When you die, become a tree
September 25, 2019 3:46 AM   Subscribe

The world is running out of space for cemeteries. It would take a cemetery the size of Las Vegas to hold all those expected to die in the next 20 years in the US alone. What's the alternative? From Australia to Germany to Japan, a new funerary tradition is taking hold: natural burial.

Natural burials have become particularly popular in South Korea, where tree burials have played key parts in popular dramas including but not limited to My Golden Life and Romance is a Bonus Book (both available on Netflix). The Korean Forest Service is even creating forests for tree burials.

One might even say that tree burials are disrupting the death industry...which of course means there's several startups capitalizing on the trend. Better Place Forests is buying forest space for the burial of cremated remains, and both Bios Urns and Capsula Mundi make biodegradable urns for those remains. Concerned about the carbon footprint of your cremation? Washington State will now allow your body to be composted and turned into two wheelbarrows of soil, to be used as your heirs desire. Ashes to ashes, mulch to mulch.

If you're interested in a natural burial for yourself or a loved one, Be a Tree has excellent information.
posted by rednikki (44 comments total) 29 users marked this as a favorite
 
I first saw this idea on Six Feet Under and it looked so peaceful.

I bequeath myself to the dirt to grow from the grass I love,
If you want me again look for me under your boot-soles.

posted by sallybrown at 4:27 AM on September 25, 2019 [4 favorites]


Washington State will now allow your body to be composted

I would be very much up for this - also feeding some scavenger.
posted by each day we work at 4:38 AM on September 25, 2019 [2 favorites]


This is cool, but when did people stop using crypts? Is this a boomer thing?

REQUIRED TASK A — Revise the records from their start through the line containing "- Modality: light microscopy", replacing "approximate bounding boxes" with "estimated bounding boxes" and leaving all else unchanged. Omit the pictures from your answer.
The records that follow have a different source from the post on natural burial.

Data excerpts:
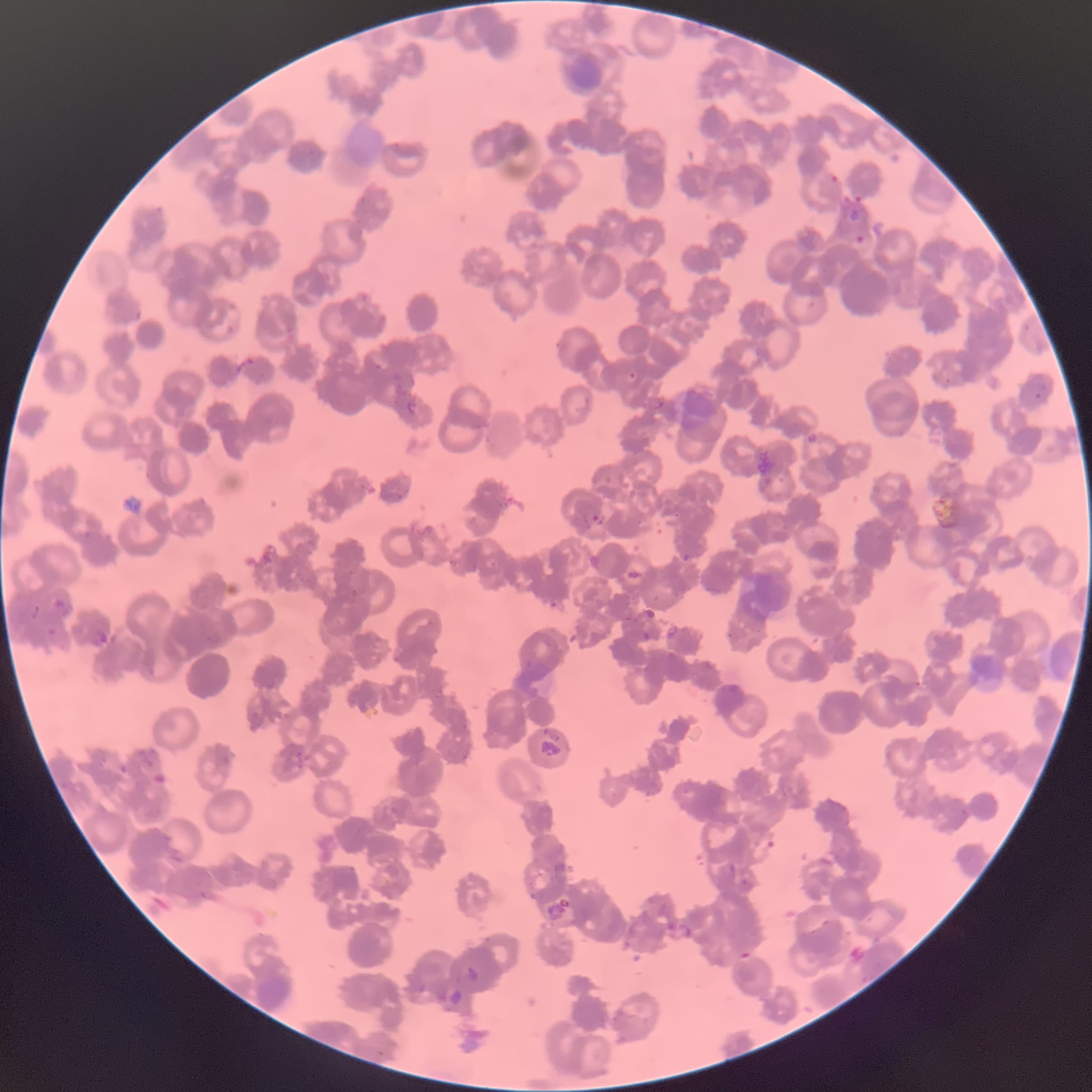
Summary:
  - Coordinate format: approximate bounding boxes as (x1, y1, x2, y2) in pixels
  - Plasmodium parasite locations: (830, 175, 838, 184), (841, 196, 865, 207), (855, 234, 868, 245), (371, 356, 390, 371), (626, 371, 636, 382), (944, 377, 952, 384), (1032, 392, 1043, 400), (807, 433, 818, 444), (761, 478, 774, 486), (591, 514, 599, 521), (682, 552, 691, 562), (54, 598, 65, 608), (30, 605, 41, 619), (47, 627, 59, 636), (642, 631, 652, 640), (727, 632, 735, 639), (145, 759, 154, 769), (740, 879, 749, 890)
  - Modality: light microscopy
  - Image size: 1092×1092 pixels
  - Red blood cell morphology: rouleaux formation
  - Preparation: thin blood smear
Point out each Plasmodium parasite.
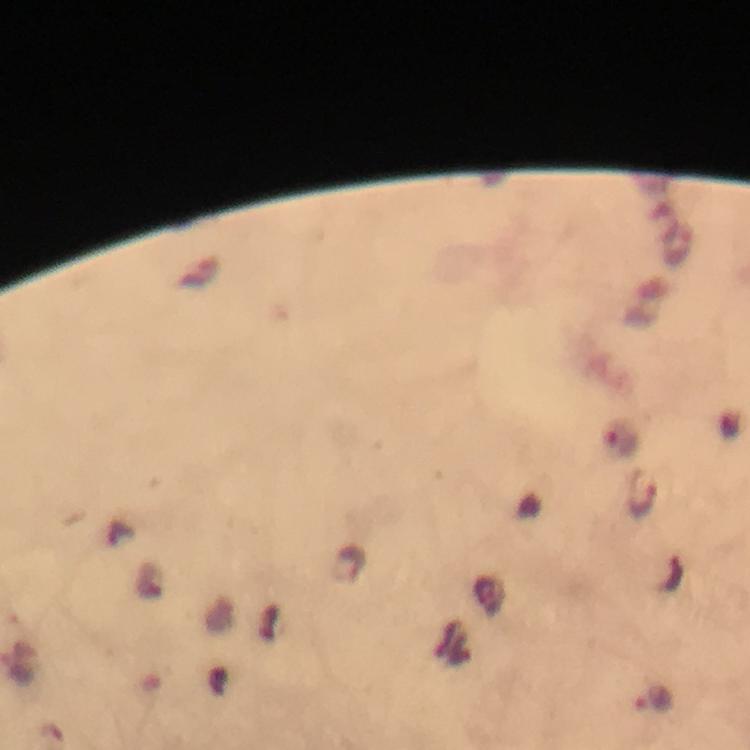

REQUIRED TASK B — Copy out the passage of the post on natural burial that begins with the words "One might even" and ends after the words "has excellent information.".

EXERCISE RESPONSE A —
Summary:
  - Coordinate format: estimated bounding boxes as (x1, y1, x2, y2) in pixels
  - Plasmodium parasite locations: (830, 175, 838, 184), (841, 196, 865, 207), (855, 234, 868, 245), (371, 356, 390, 371), (626, 371, 636, 382), (944, 377, 952, 384), (1032, 392, 1043, 400), (807, 433, 818, 444), (761, 478, 774, 486), (591, 514, 599, 521), (682, 552, 691, 562), (54, 598, 65, 608), (30, 605, 41, 619), (47, 627, 59, 636), (642, 631, 652, 640), (727, 632, 735, 639), (145, 759, 154, 769), (740, 879, 749, 890)
  - Modality: light microscopy

EXERCISE RESPONSE B —
One might even say that tree burials are disrupting the death industry...which of course means there's several startups capitalizing on the trend. Better Place Forests is buying forest space for the burial of cremated remains, and both Bios Urns and Capsula Mundi make biodegradable urns for those remains. Concerned about the carbon footprint of your cremation? Washington State will now allow your body to be composted and turned into two wheelbarrows of soil, to be used as your heirs desire. Ashes to ashes, mulch to mulch.

If you're interested in a natural burial for yourself or a loved one, Be a Tree has excellent information.